A supermarket polled 1,000 customers regarding the size of their bill.

Step 1
(a) Let E denotes the event that the size of the bill is less than $20.00 and let F denotes the event that the size of the bill is greater than or equal to $20.00 and less than $40.00. Then, the events E and F together represents the event that the size of the bill is less than $40.00. That is, ${\displaystyle E\cup F}$ represents the event that the size of the bill is less than $40.00.
Let n(E) represents the number of customers with corresponding bill size below $20.00 and n(F) represents the number of customers with corresponding bill size between $20.00 and $39.99.
Then, from the given table ${\displaystyle n\left(E\right)=209\text{and}n\left(F\right)=115}$.
The sample space S corresponds to the 1000 people. Hence, n(S)=1000.
From the given table, it can be observed that the bill sizes are disjoint.
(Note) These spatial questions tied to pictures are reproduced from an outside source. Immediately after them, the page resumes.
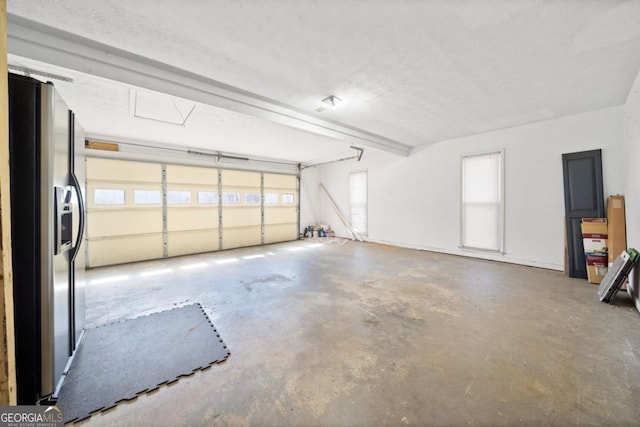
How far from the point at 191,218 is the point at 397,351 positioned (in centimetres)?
559

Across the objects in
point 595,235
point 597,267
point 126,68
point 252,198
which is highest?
point 126,68

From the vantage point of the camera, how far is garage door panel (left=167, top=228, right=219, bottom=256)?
563cm

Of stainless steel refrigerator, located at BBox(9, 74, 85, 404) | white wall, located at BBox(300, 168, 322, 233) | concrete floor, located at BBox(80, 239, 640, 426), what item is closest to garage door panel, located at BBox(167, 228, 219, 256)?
concrete floor, located at BBox(80, 239, 640, 426)

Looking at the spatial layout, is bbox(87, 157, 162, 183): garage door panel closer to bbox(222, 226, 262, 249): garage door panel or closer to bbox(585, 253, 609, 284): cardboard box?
bbox(222, 226, 262, 249): garage door panel

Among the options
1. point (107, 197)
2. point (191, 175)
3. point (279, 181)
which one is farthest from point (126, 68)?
point (279, 181)

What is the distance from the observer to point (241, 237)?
22.2 feet

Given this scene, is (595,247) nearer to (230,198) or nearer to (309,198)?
(309,198)

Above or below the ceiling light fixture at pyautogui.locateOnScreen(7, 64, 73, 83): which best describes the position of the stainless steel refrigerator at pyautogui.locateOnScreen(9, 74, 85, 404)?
below

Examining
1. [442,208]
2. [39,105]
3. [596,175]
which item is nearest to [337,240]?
[442,208]

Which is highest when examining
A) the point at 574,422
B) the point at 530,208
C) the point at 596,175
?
the point at 596,175

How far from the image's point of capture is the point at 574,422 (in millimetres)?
1298

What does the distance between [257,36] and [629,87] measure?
4485mm

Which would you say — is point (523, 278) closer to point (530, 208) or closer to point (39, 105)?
point (530, 208)

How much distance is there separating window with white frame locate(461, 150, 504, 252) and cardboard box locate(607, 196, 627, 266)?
1.41 m
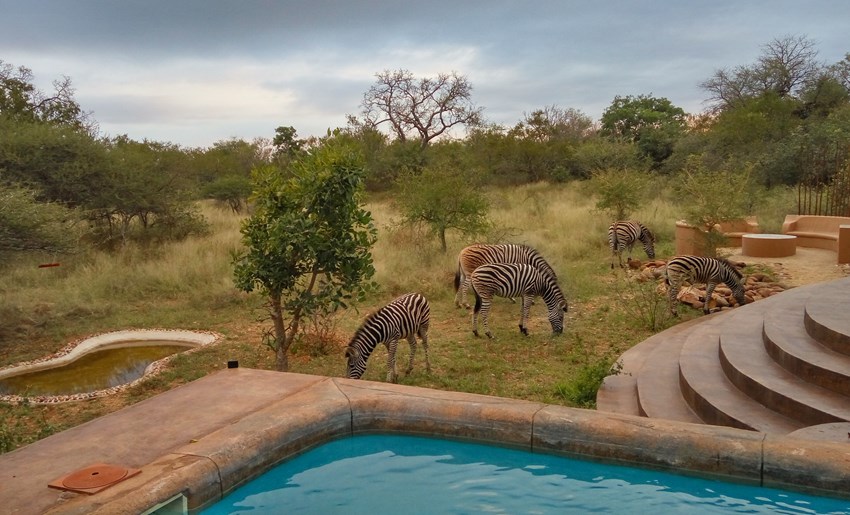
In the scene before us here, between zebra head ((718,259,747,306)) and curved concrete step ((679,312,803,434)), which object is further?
zebra head ((718,259,747,306))

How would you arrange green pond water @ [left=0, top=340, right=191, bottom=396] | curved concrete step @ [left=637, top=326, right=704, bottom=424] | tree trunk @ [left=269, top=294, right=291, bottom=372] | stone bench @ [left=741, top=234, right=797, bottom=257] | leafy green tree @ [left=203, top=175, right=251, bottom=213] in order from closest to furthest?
curved concrete step @ [left=637, top=326, right=704, bottom=424] < tree trunk @ [left=269, top=294, right=291, bottom=372] < green pond water @ [left=0, top=340, right=191, bottom=396] < stone bench @ [left=741, top=234, right=797, bottom=257] < leafy green tree @ [left=203, top=175, right=251, bottom=213]

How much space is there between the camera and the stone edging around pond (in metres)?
8.08

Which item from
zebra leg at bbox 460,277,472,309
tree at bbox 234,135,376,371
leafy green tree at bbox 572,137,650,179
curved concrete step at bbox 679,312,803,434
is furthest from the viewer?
leafy green tree at bbox 572,137,650,179

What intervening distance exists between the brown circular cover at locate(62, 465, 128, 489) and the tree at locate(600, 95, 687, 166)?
34663mm

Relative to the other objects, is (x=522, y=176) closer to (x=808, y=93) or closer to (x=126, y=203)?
(x=808, y=93)

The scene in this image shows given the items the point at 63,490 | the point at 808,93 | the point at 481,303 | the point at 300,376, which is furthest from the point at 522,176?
the point at 63,490

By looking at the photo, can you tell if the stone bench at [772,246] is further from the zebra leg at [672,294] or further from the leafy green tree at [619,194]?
the leafy green tree at [619,194]

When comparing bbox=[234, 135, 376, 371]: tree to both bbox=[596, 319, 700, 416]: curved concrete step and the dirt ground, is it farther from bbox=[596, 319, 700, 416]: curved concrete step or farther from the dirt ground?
the dirt ground

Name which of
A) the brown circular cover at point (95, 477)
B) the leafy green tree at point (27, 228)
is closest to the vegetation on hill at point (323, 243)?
the leafy green tree at point (27, 228)

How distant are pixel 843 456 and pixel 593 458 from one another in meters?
1.58

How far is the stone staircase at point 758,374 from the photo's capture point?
553 centimetres

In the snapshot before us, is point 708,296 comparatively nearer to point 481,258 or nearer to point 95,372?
point 481,258

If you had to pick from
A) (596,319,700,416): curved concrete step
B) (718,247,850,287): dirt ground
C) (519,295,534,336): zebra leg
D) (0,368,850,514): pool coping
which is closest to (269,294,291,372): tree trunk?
(0,368,850,514): pool coping

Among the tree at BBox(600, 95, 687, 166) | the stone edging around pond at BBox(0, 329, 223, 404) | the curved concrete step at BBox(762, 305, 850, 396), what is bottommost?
the stone edging around pond at BBox(0, 329, 223, 404)
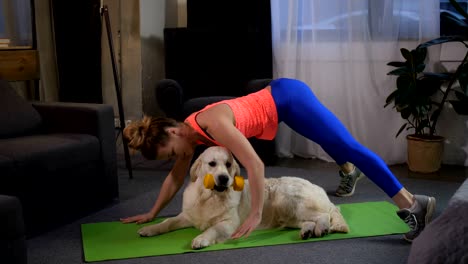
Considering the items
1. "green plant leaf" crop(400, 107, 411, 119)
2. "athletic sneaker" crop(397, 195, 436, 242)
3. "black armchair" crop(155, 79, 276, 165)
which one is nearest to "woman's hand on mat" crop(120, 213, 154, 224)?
"black armchair" crop(155, 79, 276, 165)

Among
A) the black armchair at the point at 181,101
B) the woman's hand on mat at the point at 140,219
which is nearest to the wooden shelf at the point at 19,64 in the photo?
the black armchair at the point at 181,101

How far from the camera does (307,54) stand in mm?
4371

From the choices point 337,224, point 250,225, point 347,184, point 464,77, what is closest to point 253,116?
point 250,225

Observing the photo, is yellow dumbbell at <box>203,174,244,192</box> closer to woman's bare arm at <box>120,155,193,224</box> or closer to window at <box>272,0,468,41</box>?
woman's bare arm at <box>120,155,193,224</box>

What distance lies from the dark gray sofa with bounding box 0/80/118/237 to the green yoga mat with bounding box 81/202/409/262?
0.22m

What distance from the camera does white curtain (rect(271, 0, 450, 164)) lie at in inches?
162

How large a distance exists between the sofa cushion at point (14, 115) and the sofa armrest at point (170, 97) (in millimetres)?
978

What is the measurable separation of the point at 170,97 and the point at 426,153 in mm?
1910

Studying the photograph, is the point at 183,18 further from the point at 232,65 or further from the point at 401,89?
the point at 401,89

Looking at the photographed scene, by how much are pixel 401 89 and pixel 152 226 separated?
2.14 meters

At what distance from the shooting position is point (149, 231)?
2564 millimetres

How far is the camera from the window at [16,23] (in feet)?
14.0

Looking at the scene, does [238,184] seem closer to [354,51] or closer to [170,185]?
[170,185]

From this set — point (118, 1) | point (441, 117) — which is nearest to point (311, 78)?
point (441, 117)
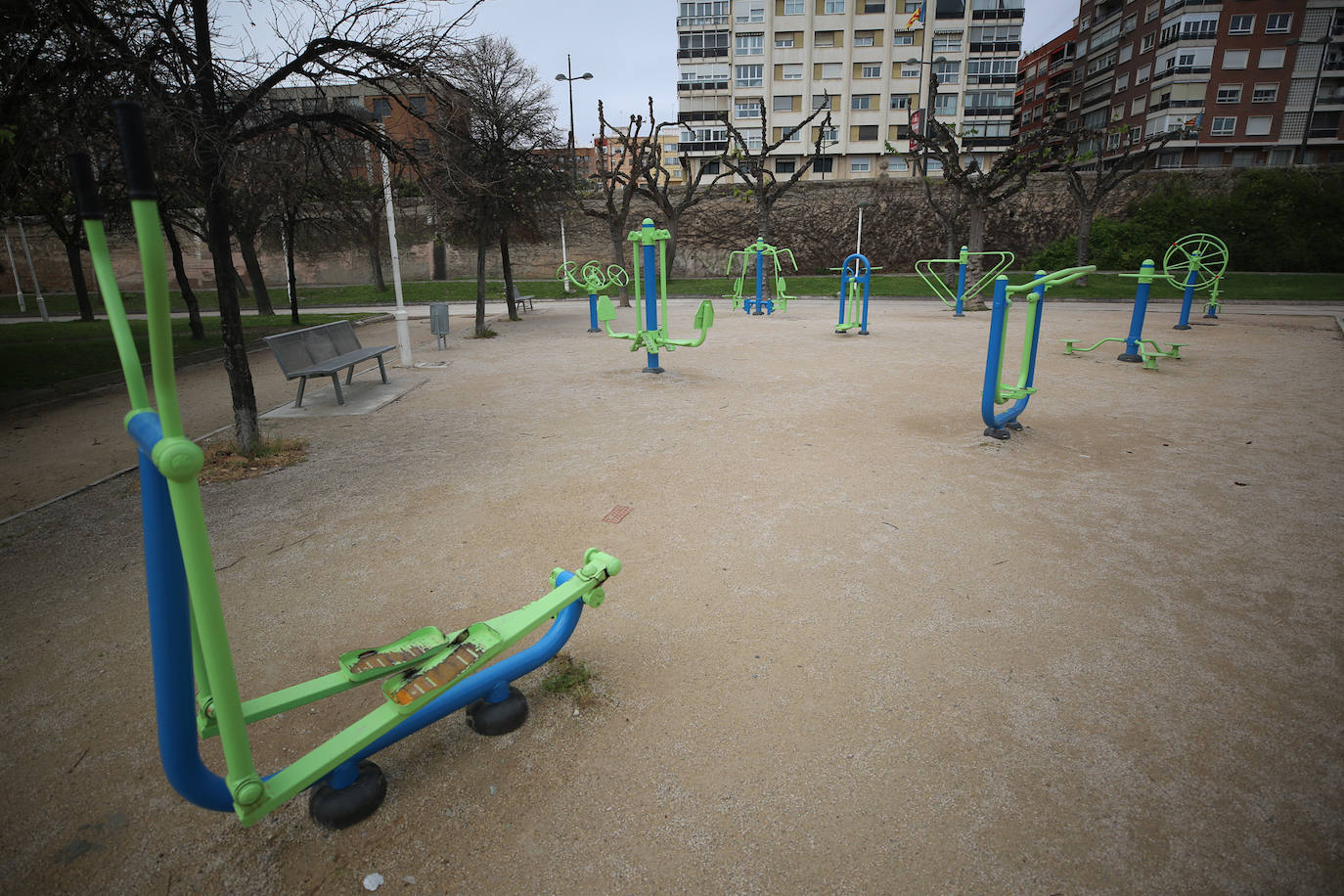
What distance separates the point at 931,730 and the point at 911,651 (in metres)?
0.49

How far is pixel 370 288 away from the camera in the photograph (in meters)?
28.7

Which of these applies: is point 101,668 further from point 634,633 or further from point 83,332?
point 83,332

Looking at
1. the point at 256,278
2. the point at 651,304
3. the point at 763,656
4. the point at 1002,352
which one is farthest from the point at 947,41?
the point at 763,656

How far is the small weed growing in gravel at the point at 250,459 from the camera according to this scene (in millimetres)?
5352

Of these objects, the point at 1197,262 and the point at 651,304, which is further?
the point at 1197,262

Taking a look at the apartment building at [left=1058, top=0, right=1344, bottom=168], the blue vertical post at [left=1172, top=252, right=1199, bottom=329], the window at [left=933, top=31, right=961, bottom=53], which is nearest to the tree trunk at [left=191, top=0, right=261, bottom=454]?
the blue vertical post at [left=1172, top=252, right=1199, bottom=329]

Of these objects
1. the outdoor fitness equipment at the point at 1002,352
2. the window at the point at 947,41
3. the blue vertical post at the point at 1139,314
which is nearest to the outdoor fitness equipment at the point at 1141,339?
the blue vertical post at the point at 1139,314

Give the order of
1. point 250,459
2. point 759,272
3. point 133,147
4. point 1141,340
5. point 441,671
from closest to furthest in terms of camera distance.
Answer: point 133,147, point 441,671, point 250,459, point 1141,340, point 759,272

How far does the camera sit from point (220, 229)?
550 centimetres

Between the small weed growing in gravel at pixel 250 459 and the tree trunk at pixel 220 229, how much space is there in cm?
11

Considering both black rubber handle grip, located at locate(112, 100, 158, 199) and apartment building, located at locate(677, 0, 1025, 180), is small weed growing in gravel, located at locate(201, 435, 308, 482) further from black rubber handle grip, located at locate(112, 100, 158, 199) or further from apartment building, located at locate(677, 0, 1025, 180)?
apartment building, located at locate(677, 0, 1025, 180)

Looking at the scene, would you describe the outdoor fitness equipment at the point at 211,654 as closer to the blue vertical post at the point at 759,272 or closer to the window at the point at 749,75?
the blue vertical post at the point at 759,272

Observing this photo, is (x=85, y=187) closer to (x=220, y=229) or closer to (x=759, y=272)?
(x=220, y=229)

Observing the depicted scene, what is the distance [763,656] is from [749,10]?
53.9 metres
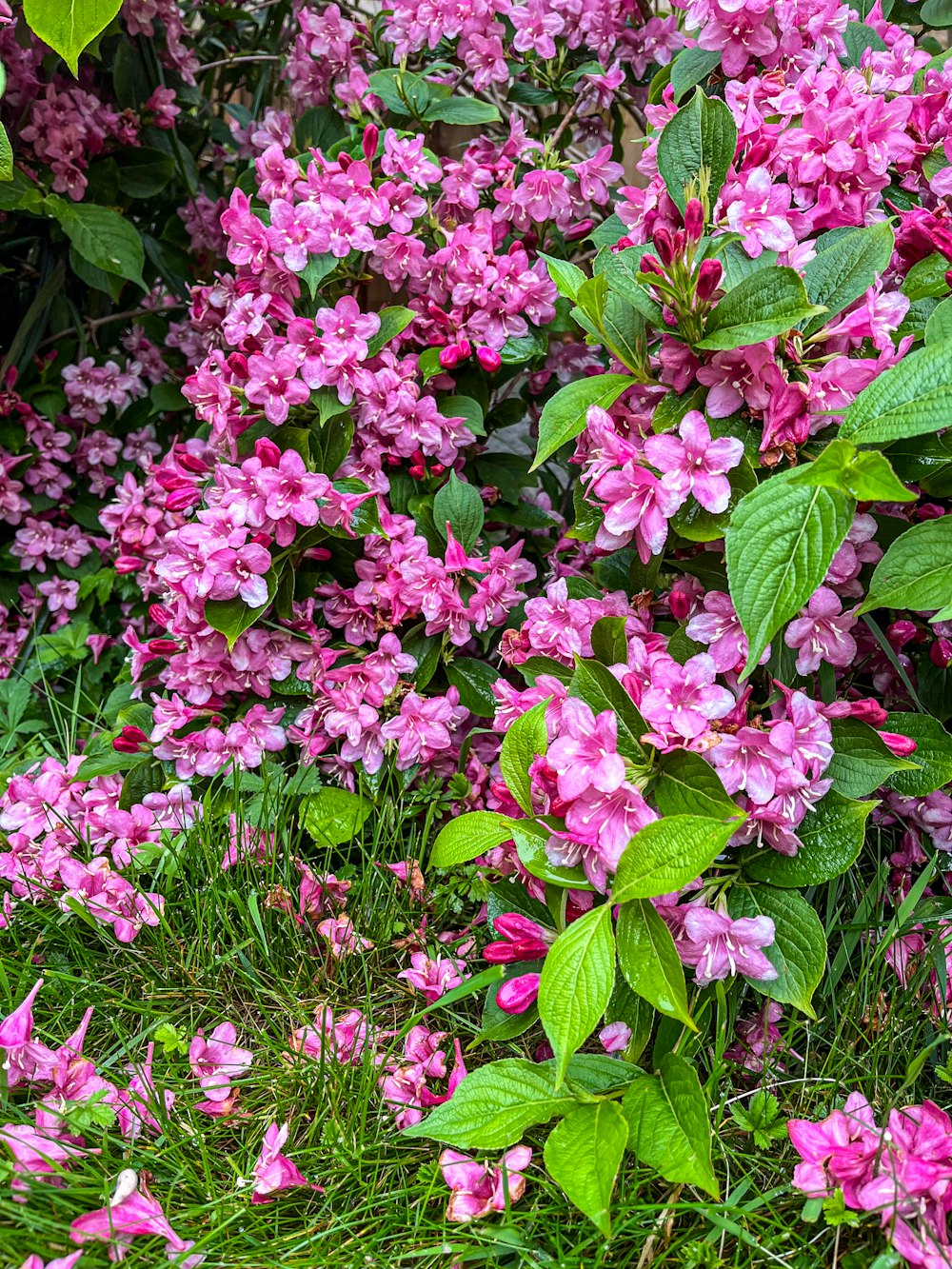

Hence, we have ${\displaystyle n(E\cup F)=n\left(E\right)+n\left(F\right)=209+115=324}$.
Step 2
Therefore, the relative frequency that the customer's bill is less than $40.00 is given by
Relative frequency ${\displaystyle =\frac{n(E\cup F)}{n\left(S\right)}}$
${\displaystyle =\frac{324}{1000}}$
${\displaystyle =0.324}$
(b) Note that, the event that the customer's bill is $40.00 or more is the complement of the event that the customer's bill is less than $40.00.
Hence, the sum of relative frequencies of these events should be 1.
Therefore, the relative frequency that the customer's bill is $40.00 or more is given by
Relative frequency ${\displaystyle =1-\frac{324}{1000}=\frac{676}{1000}=0.676}$.